Ciñamos la cuestión a un solo ejemplo. En uno de las más polvorientas esquinas de ese disco guardo un documento de word sin duda sonrojante, pero también divertido, que se denomina “ranking”. En él tengo preparada una tabla con mis fabulosas-obras-en-curso y, amén de otros datos, consta allí una curiosa columna referida a la paginación actual de tales proyectos. Cada cierto tiempo abro, copio y pego, y actualizo los datos. Así, puedo saber que de la historia A tenía tantas páginas en diciembre, o confirmarme (ni falta, pero bueno) que la historia B parece estar definitivamente abandonada, dada la persistencia de sus guarismos de una tabla a otra. La última vez me permití el lujo (la ironía) de sumar las entradas de esta columna, y, como quien llevara la espinosa contabilidad de un ejercicio fiscal, anoté al término (en su casilla apropiada) el “haber” obtenido durante el último año de actividad literaria (menos mal que el “debe”, en estos asuntos, es una abstracción, por eso mismo ―viva la gramática― incontable).
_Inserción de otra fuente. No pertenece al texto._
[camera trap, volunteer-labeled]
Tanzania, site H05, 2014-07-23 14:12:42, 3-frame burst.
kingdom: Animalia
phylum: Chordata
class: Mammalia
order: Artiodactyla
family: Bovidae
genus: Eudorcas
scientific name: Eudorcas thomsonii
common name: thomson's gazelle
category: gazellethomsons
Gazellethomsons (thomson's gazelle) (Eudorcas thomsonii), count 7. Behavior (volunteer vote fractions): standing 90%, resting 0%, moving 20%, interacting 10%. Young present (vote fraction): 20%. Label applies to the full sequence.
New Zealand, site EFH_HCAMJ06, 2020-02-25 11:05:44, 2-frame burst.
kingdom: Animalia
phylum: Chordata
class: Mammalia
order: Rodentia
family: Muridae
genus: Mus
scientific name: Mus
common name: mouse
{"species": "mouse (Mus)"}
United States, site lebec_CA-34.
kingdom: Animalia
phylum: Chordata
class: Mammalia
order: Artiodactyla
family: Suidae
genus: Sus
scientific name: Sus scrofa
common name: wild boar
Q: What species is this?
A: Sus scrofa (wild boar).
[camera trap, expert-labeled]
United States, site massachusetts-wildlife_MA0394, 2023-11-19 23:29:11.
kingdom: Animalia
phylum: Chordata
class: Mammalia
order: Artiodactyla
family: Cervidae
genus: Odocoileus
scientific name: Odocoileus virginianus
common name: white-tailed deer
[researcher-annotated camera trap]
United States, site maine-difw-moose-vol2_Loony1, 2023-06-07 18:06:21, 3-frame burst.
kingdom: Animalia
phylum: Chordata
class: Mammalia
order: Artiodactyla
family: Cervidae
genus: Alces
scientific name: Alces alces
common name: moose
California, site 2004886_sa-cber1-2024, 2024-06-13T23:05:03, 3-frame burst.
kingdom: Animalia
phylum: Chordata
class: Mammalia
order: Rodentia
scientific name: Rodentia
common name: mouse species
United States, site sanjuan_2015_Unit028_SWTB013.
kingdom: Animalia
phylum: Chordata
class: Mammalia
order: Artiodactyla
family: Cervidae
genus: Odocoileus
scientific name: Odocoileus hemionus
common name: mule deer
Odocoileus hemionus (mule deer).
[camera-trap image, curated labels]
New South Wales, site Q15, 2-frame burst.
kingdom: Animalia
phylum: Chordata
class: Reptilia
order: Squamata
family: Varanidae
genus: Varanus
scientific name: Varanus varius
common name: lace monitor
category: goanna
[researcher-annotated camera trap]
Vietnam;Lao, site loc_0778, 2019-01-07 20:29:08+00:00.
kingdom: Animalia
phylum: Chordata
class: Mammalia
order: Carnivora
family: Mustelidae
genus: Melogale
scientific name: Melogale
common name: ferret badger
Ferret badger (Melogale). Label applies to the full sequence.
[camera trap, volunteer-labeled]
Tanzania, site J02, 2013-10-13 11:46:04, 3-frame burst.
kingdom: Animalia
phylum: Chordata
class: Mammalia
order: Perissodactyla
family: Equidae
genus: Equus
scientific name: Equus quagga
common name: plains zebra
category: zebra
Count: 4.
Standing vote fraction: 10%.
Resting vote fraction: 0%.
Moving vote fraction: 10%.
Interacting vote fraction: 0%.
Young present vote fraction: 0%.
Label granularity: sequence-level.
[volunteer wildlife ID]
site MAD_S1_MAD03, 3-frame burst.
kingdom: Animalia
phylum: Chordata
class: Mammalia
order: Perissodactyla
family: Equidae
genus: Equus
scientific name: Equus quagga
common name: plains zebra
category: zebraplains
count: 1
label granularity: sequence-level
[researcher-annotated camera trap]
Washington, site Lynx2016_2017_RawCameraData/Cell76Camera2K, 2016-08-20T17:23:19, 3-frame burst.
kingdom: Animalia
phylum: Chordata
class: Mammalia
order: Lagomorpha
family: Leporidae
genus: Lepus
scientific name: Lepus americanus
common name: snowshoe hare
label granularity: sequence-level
A primera vista, los resultados de esta personal empresa no pueden ser más satisfactorios: pues, tras arduo cálculo, constaba que los ingresos ascendían nada menos que a unas quinientas páginas en poco más de un curso académico. Menos mal que no uso Excel, porque entonces (y me creo capaz) podría argumentar hermosos gráficos de producción definitivamente humillantes (quesitos porcentuales incluidos). El problema, de todos modos, existe, y en algún oscuro despacho mental encargado de la gestión administrativa de mis escasos dones, debería existir un minucioso informe al respecto. Se trata, digámoslo así, de una excesiva tendencia a disgregarme en demasiados frentes comerciales, a intervenir en demasiados mercados, con la consecuente minimización del hipotético beneficio: de qué sirven quinientas páginas si se dividen en la novela A (unas 150 páginas de enfermiza narración autodiegética), la novela B (30 páginas distópicas y sí, parece que definitivamente abandonadas), la novela C (30 de policiaco kafkiano resucitadas el otro día), las novelas D y E, respectivamente (casi 200 páginas de literatura juvenil-a-ver-si-lograba-jubilarme-con-los-miles-de-euros-del-premio-SM; no me llames iluso), o la última de mis obras maestras, la novela F (apenas 22 páginas todavía promisorias; pobrecitas…). En otras palabras, que falta optimizar. Porque, de seguir así, se corre un severo riesgo de quiebra técnica por acumulación de transacciones abiertas.
…Como a cualquier disco duro que se le busquen las cosquillas, claro.